**What to do:**
**A.** Find every line in the entries that contains the string "instances" and copy each one. Case counts.
**B.** Please continue the talk on neighboring from its last sentence.

* BEGIN Selected excerpt *

Neighboring where God leads you - Nader Sahyouni

Last in series: The Joy of Neighboring

Unfortunately, the recording of this week's talk was lost due to technical difficulties. But you can read Nader's transcript below...

TRANSCRIPT

One of the church programs I have enjoyed doing the most is called the Alpha course. It is a course that is run in many different types of churches around the world and it helps people to explore the fundamentals of following Jesus. In many ways it’s a lot like the BLV Dinner Groups with the Pastors, which is kind of our community’s version of the Alpha course.

One of the joys of doing this course was that every time I did the course, at least one person had an ‘aha moment’ where Jesus finally became clear to them. One of those times, I had a woman who had searched high and low for faith, and it wasn’t until she came to understand that the central call of Jesus was love that she decided this was it. This is what she’d been looking for my whole life. The God who calls us to love more than anything else. That was when she decided she would become a follower of Jesus.

You see she had found out something of great importance in Christianity. In fact, when Jesus himself was asked what is the most important commandment, he said it was to love God, but then, as Kyle mentioned last week, he followed it up immediately by saying that the second most important commandment is like it, and that is to love your neighbor as yourself.

In a different discussion around this same verse, one of the people learning from Jesus wanted to get a bit more detail, and so he asked a more specific question “well Jesus who is my neighbor?”. I don’t know about you, but I really love that question.I want to try to rephrase what that man is asking in modern terms, I think if Jesus were here today, and I was in that man’s shoes who was talking to him, II would ask something like this: “Jesus, what exactly do you mean by love my neighbor? Who are you referring to? Is it the people living in the two apartments next to mine? Is it everyone on the floor? Is it the whole building? What about the people I work out with at the Gym? What about the people I work with? I mean Jesus, where does it stop? I mean are we really supposed to love AAAALLLLL our neighbors? I mean Jesus, aren’t you being a bit ambitious here? Could we be a bit more pragmatic?, could you help us draw a line around something more doable?’

To answer that man’s question, Jesus told his number one greatest hits parable of all time, the parable of the Good Samaritan. It is so well known in fact that it has become part of our language. We have laws that are called Good Samaritan laws, so that in some states, if you stop to help somebody, they can’t sue you if you mess something up, like if you do CPR and break someone’s ribs, which I hear happens with some frequency, they can’t turn around and sue you.

* END Selected excerpt *
* BEGIN Stored records *

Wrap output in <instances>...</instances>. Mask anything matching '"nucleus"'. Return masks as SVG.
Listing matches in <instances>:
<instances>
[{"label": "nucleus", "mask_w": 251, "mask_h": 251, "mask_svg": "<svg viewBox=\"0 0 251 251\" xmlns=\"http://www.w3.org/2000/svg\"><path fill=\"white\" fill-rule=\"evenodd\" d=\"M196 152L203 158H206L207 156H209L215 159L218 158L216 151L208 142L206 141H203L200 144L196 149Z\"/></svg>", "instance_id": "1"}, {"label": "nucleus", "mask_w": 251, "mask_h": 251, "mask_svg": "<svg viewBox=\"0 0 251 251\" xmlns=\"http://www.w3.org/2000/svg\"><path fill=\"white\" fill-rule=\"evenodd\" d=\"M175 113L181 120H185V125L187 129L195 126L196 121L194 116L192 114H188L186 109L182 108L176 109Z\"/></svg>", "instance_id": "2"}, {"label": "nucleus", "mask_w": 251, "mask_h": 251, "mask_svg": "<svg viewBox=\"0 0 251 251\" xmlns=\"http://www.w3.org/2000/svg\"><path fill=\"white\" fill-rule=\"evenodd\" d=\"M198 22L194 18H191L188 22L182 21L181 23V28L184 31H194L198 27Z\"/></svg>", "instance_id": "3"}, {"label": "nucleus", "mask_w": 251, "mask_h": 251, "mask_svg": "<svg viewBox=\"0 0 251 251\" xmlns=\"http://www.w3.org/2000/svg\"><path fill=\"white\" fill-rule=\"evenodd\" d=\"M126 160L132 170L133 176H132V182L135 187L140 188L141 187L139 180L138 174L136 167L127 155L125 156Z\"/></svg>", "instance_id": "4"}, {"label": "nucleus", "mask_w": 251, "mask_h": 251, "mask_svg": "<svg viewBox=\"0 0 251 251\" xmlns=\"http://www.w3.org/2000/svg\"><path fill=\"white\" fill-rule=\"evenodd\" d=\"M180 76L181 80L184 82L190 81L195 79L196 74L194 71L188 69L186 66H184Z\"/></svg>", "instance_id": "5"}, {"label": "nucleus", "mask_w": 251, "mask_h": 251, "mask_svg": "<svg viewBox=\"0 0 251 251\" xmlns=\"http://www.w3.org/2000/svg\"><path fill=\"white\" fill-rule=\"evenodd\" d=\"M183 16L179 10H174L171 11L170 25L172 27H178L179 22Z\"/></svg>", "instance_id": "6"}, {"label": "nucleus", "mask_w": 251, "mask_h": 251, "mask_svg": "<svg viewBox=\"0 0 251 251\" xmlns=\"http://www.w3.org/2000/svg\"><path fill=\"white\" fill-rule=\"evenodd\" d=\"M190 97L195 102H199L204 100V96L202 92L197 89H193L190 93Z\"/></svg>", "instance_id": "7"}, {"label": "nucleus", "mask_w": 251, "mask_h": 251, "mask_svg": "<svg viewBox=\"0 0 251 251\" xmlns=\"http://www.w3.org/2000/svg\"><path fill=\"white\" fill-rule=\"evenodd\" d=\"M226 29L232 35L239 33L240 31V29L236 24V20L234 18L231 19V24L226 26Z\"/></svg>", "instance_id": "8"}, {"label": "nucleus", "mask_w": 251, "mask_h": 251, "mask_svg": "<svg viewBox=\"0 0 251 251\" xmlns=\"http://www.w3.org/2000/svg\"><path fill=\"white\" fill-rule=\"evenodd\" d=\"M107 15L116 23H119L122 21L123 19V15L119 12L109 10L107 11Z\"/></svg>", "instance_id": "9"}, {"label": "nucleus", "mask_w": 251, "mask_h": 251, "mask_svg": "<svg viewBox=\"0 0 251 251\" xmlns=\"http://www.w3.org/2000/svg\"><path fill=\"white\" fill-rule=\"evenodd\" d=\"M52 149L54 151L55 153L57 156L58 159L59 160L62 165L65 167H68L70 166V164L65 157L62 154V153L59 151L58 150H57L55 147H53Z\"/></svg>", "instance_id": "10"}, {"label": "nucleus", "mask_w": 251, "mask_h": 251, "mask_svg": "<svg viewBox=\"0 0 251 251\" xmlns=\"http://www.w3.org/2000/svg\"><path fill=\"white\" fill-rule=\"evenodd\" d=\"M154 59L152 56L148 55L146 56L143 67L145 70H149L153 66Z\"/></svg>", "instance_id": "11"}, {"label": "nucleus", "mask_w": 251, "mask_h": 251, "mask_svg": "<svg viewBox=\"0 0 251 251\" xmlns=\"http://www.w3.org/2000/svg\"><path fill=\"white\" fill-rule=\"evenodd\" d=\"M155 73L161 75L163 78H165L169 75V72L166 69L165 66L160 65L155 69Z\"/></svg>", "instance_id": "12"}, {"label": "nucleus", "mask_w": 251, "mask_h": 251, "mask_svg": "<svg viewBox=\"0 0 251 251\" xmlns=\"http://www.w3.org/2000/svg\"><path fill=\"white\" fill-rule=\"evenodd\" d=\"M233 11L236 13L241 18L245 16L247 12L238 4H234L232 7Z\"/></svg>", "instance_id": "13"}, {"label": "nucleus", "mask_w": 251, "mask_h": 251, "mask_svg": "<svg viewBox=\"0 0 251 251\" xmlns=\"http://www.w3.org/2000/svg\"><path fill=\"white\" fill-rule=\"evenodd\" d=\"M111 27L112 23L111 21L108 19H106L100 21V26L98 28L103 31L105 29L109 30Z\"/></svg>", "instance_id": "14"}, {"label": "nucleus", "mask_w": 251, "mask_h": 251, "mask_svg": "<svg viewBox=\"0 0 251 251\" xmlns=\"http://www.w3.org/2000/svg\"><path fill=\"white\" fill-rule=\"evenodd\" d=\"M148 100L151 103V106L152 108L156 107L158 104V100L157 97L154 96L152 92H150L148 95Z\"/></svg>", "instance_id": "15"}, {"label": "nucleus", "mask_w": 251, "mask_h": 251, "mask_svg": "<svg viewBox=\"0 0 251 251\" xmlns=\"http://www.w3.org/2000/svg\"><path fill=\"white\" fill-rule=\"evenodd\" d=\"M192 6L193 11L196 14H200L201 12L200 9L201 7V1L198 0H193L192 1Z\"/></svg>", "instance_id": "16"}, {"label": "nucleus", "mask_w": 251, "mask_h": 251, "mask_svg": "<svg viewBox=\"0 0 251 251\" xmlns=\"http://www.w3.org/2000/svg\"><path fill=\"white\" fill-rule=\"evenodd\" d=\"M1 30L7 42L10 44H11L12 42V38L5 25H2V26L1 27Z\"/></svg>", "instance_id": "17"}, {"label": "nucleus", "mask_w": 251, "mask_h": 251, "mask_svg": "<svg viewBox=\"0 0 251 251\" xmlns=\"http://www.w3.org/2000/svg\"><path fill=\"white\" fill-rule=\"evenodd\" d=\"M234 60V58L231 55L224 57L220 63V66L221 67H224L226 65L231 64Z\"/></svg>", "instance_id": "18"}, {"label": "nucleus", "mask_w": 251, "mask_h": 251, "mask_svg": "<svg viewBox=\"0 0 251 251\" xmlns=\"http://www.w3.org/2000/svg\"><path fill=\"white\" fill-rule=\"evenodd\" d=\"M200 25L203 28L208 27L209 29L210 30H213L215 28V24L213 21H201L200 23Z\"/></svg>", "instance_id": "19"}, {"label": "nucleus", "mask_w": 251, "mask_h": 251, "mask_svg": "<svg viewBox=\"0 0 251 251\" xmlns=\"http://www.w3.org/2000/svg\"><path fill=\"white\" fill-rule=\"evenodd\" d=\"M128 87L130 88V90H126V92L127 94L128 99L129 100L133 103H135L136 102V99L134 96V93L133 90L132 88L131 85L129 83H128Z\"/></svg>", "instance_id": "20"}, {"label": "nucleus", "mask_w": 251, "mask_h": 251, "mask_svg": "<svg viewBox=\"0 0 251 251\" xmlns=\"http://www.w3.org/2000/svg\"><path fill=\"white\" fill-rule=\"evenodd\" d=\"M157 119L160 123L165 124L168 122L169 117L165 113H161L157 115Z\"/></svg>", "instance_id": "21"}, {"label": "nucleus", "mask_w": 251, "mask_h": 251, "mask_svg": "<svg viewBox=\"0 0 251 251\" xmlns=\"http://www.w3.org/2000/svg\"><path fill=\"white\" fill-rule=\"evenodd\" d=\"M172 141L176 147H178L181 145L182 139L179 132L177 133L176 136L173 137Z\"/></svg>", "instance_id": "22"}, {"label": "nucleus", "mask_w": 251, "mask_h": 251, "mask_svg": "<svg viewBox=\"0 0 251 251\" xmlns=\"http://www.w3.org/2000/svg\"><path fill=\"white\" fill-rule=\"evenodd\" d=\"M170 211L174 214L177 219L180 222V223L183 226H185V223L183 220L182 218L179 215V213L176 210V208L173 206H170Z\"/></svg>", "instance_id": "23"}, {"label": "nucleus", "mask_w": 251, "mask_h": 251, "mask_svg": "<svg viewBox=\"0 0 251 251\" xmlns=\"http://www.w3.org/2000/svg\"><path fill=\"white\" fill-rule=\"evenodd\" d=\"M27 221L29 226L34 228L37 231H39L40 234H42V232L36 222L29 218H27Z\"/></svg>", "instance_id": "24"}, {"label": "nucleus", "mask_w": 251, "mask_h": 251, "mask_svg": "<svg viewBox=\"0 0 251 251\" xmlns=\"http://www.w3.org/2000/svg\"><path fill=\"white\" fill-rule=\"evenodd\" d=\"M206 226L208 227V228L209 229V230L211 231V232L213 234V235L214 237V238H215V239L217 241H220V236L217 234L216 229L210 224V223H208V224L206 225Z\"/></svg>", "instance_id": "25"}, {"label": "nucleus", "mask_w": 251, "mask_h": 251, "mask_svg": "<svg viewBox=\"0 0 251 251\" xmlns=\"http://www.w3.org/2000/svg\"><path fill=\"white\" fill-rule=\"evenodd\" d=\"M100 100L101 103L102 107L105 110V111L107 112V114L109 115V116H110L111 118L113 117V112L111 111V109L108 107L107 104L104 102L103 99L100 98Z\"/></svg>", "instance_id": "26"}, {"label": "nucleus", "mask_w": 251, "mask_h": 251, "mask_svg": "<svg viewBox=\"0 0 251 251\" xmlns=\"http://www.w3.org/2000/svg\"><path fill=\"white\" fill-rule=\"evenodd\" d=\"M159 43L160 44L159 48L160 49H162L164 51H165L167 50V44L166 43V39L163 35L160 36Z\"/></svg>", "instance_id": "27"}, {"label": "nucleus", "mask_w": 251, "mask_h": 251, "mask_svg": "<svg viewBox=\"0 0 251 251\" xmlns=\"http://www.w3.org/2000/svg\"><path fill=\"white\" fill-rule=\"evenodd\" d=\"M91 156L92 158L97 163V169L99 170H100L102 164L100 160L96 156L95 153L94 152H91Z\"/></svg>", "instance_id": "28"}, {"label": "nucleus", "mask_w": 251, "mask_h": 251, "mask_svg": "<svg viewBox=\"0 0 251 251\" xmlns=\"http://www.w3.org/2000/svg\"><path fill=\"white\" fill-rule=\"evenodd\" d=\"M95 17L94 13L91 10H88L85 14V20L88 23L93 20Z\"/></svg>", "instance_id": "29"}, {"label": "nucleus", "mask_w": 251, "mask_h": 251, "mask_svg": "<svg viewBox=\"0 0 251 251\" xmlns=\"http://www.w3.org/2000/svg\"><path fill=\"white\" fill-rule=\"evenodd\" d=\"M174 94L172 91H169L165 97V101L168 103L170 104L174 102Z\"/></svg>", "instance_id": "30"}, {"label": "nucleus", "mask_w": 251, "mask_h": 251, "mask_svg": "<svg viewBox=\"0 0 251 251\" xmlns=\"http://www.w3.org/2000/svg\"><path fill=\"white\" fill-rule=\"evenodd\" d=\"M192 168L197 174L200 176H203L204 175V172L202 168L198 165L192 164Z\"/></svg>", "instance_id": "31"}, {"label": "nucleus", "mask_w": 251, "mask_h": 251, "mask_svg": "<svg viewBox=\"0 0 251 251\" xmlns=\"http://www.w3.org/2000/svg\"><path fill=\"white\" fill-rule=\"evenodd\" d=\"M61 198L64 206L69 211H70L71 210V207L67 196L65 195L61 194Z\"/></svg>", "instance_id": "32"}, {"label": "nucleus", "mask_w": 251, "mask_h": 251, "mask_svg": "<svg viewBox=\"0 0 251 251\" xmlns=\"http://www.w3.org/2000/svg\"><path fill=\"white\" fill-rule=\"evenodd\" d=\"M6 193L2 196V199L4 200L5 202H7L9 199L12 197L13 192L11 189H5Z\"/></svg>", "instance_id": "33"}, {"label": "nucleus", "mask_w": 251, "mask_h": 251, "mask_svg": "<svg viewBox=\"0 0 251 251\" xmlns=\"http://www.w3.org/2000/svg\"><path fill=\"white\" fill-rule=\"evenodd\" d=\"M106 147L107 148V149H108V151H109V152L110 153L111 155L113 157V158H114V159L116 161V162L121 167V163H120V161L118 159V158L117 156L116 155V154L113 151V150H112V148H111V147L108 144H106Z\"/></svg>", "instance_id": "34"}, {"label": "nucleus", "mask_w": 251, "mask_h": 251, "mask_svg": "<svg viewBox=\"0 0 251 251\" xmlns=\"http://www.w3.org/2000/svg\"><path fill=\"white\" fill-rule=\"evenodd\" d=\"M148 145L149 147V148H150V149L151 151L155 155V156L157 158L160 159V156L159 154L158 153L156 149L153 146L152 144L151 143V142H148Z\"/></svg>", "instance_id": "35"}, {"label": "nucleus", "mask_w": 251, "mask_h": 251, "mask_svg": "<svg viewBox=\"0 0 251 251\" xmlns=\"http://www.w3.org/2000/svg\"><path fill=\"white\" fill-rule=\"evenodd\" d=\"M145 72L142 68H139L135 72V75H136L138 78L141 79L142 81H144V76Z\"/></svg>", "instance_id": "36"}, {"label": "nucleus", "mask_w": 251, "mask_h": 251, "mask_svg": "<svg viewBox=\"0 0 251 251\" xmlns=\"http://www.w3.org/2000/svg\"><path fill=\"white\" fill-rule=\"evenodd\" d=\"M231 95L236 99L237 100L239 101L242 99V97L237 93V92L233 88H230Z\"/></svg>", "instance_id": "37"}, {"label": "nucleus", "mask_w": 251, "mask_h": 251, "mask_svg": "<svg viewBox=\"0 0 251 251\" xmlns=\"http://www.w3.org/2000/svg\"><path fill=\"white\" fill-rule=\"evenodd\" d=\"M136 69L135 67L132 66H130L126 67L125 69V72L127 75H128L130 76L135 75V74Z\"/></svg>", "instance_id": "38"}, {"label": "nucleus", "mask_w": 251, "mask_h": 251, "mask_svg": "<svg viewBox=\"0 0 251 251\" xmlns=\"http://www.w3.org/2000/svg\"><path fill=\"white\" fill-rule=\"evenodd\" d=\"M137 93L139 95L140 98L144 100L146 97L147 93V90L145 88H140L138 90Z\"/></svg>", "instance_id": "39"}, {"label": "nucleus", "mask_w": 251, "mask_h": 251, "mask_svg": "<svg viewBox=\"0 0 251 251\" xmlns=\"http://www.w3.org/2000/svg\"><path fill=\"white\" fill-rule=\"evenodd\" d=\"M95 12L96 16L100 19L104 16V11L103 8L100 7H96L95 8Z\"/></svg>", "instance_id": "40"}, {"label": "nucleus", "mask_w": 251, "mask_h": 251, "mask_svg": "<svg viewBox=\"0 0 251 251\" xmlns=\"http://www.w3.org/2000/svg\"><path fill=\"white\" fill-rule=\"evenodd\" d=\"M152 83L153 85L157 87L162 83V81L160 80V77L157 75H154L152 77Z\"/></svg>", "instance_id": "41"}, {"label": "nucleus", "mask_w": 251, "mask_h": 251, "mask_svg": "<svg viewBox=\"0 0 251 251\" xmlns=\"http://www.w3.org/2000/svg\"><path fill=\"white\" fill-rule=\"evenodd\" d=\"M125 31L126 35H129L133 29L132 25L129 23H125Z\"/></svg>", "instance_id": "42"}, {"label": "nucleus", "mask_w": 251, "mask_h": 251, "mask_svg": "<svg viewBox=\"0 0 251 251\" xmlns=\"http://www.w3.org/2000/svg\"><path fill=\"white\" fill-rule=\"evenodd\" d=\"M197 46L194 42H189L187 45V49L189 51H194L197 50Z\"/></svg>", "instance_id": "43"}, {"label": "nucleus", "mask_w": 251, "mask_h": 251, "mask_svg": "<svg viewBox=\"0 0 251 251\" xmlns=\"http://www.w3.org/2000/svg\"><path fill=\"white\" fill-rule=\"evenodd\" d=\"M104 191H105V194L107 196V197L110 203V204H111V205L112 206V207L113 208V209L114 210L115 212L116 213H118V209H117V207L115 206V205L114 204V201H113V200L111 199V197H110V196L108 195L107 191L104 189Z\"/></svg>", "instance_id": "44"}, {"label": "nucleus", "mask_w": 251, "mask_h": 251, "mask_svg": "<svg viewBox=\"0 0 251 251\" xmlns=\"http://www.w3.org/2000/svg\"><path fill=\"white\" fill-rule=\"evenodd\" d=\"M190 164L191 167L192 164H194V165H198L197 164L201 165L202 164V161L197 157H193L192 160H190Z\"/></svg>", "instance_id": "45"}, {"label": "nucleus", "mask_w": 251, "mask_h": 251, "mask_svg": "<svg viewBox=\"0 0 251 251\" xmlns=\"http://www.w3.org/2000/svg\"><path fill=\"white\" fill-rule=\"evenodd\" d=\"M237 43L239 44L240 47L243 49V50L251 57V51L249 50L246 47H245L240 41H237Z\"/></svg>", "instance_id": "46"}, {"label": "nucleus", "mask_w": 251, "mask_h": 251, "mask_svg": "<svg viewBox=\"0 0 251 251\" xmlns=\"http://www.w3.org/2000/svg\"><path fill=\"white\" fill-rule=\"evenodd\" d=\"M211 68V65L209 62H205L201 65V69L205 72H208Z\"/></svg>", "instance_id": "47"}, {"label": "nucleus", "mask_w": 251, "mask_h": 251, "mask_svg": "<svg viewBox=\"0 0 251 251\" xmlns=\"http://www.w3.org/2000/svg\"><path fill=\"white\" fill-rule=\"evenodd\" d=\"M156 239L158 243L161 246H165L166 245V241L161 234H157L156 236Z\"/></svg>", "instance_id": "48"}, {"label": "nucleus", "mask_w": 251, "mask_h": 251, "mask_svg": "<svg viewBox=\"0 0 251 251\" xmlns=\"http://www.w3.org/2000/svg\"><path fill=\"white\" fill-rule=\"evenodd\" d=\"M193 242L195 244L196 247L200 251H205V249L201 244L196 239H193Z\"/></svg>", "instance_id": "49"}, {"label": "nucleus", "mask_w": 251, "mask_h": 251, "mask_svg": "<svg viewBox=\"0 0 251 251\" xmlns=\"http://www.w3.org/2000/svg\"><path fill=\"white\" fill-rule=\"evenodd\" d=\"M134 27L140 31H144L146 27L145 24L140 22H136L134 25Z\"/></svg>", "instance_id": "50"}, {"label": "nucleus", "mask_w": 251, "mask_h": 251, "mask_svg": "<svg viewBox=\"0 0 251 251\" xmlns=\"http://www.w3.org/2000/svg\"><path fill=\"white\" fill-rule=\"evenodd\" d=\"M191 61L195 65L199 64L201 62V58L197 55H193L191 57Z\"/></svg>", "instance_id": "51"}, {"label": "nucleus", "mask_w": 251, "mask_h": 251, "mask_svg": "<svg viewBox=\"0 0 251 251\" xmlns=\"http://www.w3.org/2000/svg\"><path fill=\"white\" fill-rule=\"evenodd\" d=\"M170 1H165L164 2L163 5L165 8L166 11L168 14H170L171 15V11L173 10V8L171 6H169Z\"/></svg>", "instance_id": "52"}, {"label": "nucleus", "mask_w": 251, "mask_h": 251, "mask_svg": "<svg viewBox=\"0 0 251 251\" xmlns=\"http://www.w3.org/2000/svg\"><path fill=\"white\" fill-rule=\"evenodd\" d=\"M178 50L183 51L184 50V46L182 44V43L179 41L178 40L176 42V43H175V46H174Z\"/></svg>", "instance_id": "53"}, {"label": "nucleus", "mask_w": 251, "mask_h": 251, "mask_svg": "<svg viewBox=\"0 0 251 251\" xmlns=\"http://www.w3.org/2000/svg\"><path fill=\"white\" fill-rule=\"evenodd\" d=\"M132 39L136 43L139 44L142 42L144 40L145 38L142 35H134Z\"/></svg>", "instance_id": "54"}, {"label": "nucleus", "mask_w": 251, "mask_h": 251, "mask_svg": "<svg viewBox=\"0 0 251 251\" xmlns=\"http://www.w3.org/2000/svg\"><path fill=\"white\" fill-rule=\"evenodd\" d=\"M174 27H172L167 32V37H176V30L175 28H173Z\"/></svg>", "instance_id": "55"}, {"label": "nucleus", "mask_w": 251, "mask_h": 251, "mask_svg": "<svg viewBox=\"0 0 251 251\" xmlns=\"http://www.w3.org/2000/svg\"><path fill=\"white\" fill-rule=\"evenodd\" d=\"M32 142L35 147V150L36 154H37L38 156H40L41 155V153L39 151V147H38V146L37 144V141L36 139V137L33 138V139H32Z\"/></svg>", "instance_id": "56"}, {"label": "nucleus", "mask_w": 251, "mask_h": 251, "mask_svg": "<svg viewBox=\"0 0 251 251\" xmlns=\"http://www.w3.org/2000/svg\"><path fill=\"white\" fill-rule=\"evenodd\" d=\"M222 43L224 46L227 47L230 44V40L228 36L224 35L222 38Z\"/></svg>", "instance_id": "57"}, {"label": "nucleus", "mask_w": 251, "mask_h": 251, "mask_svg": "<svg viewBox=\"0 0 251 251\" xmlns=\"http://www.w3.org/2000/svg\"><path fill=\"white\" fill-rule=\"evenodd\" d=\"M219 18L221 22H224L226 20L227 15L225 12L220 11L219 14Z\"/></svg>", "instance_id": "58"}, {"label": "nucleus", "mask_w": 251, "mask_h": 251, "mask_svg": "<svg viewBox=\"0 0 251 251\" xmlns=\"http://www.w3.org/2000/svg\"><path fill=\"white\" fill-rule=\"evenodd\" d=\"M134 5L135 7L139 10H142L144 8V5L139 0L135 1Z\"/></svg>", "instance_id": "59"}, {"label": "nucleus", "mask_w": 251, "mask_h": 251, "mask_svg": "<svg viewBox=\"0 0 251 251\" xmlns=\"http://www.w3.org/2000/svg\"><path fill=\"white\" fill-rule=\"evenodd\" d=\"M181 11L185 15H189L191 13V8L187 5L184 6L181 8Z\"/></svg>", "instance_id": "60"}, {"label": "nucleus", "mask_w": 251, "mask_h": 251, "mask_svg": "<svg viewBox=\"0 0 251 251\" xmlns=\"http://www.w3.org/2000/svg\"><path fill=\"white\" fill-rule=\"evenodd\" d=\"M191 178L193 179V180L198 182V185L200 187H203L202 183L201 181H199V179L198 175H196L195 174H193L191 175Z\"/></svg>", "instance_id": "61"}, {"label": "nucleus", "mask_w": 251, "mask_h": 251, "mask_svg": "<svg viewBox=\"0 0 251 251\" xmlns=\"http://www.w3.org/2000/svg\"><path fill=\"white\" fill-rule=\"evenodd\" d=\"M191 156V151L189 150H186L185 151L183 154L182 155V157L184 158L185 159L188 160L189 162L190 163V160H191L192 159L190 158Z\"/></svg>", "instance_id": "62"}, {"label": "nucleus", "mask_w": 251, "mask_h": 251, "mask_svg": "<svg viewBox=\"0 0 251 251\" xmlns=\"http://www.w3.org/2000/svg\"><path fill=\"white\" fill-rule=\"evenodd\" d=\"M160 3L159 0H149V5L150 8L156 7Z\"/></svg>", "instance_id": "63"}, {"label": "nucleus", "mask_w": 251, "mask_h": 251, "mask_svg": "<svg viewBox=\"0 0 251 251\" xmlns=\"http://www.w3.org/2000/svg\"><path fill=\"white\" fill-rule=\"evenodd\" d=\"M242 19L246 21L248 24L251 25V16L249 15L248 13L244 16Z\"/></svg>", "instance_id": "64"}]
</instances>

* END Stored records *

**Answers given:**
**A.**
Wrap output in <instances>...</instances>. Mask anything matching '"nucleus"'. Return masks as SVG.
Listing matches in <instances>:
<instances>
</instances>

**B.**
Before we go any further then, let’s read the parable and see what Jesus is trying to tell us:
Jesus said: “A man was going down from Jerusalem to Jericho, when he was attacked by robbers. They stripped him of his clothes, beat him and went away, leaving him half dead. 31 A priest happened to be going down the same road, and when he saw the man, he passed by on the other side. 32 So too, a Levite, when he came to the place and saw him, passed by on the other side. 33 But a Samaritan, as he traveled, came where the man was; and when he saw him, he took pity on him. 34 He went to him and bandaged his wounds, pouring on oil and wine. Then he put the man on his own donkey, brought him to an inn and took care of him. 35 The next day he took out two denarii[c] and gave them to the innkeeper. ‘Look after him,’ he said, ‘and when I return, I will reimburse you for any extra expense you may have.’
36 “Which of these three do you think was a neighbor to the man who fell into the hands of robbers?”
37 The expert in the law replied, “The one who had mercy on him.”
Jesus told him, “Go and do likewise.”
I think There are three essential points that Jesus is making here,
The first tugs at what maybe all people intuitively know in their heart: that “religious” people can’t ignore this commandment. It feels intuitively hypocritical. It doesn’t matter if you pray and you fast and you are called by God to be an incredible pastor like Kyle or Vince, if you don’t take care of someone like that when they’re hurting, you are missing one of the two most important commandments. That’s why the parable begins with the reference to the priest and Levite, who were a special category of religious figures. He’s saying that even if you do all that these religious leaders do, and you miss taking care of your neighbor when they need you, you’ve missed the bigger picture.
To drive the point home further, we get to the second point, and here Jesus makes it so the guy who gets it, the guy who understands how to be a good neighbor, is someone who the Jews did not like, a Samaritan. Last week you heard Kyle talk about how Jews did not interact with Samaritans. Samaritans were considered folks who didn’t get the Jewish religion right. They had watered it down by intermarrying with other religions. You heard Kyle last week talk about how Jesus broke the rules by talking to a Samaritan woman at the well. Here he goes again. Jesus is saying that at the other extreme from the Jewish religious leaders, here’s this religious nobody, and because he cares for this man, he actually understands God’s message better than the religious leaders.
The third point Jesus is making is that it can be costly. This religious nobody went out of his way to care for this man. He put him on his own donkey, which meant he himself had to walk. He tends his wounds, and pays the innkeeper out of his own money to care for him, and doesn’t even stay to hear the man say thank you. That’s the religious ignoramus who gets it far better than the religious leaders and scholars.
Those are the three main points of this parable, first that “of course faith should be all about loving your neighbor”, second it doesn’t matter if the person who needs help is different than you, and third is that it can be costly.
EMOTIONAL VS PHYSICAL WOUNDS
Now we turn to 21st century Chicago, and there are people who are wounded all around us. Their wounds are real, even though they are not physical. Maybe their wounds don’t turn them into completely helpless victims by the side of the road, but they are hurting.
Mother Theresa used to say that loneliness is the modern day leprosy. She talked about a marginalized man she came up to one time in a major city and she shook his hand. His response was to tell her how much he appreciated the warm touch of a human hand. He had not felt that in such a long time.
Folks we are surrounded by people who are hurting. In fact, I’m sure it’s not news to you to hear that life is hard. We all have our disappointments. We have our challenges. We face discouragement. Like I said, life is not easy.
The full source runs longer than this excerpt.